» **THE EXERCISE**: In the forum post on FFT-based filtering, where did the writer get the method for generating the test signal?

» **EXCERPT TO READ**:
FFT Based Filtering?

Thanks everybody for the replies, but maybe I should explain a little
more!

The code I use to generate the test signal, is as follows;

void testSignal(buffer<complex<double>> *src)
{
	double PI = 3.14159265359;
	double incr = 1.0 / src->length;
	double offset = 0.0;

	for(long i=0L;i<src->length;i++)
	{
		double term1 = sin(40.0 * PI * offset) * exp(-100.0 * PI * pow(offset -
0.2,2.0));
		double term2 = (sin(40.0 * PI * offset) + 2. * cos(160.0 * PI * offset))
* exp(-50.0 * PI * pow(offset-0.5,2.0));
		double term3 = 2.0 * sin(160.0 * PI * offset) * exp(-100.0 * PI *
pow(offset - 0.8,2.0));
		
		double t = (term1 + term2 + term3);
		src->data[i].real(t);

		offset += incr;
	}
}

This basically generates three waveforms, the first and third are unique,
and the middle wave is a combination of the first and third (I swiped the
method for generating the signal from a wavelet book!)

my filters are based upon the daubechie (is that the correct spelling?)
4-tap co-efficients, which are computing using this function;

	void reset()
	{
		double t = 4.0 *  sqrt(2.0);

		 h[0] = (1.0 + sqrt(3.0)) / t;
		 h[1] = (3.0 + sqrt(3.0)) / t;
		 h[2] = (3.0 - sqrt(3.0)) / t;
		 h[3] = (1.0 - sqrt(3.0)) / t;

		 g[0] = h[3]; g[1] = -h[2]; g[2] = h[1]; g[3] = -h[0];		
	}

I generate the filter by implementing the recursion algorithm, on these
co-efficients.

» **GIVEN MATERIAL**:

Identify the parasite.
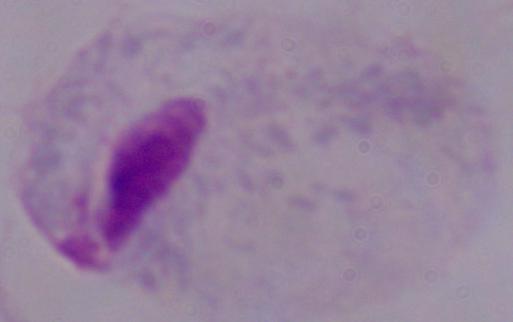
A trichomonad.

magnification = 1000x
modality = photomicrograph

» **FINAL ANSWER**: From a wavelet book.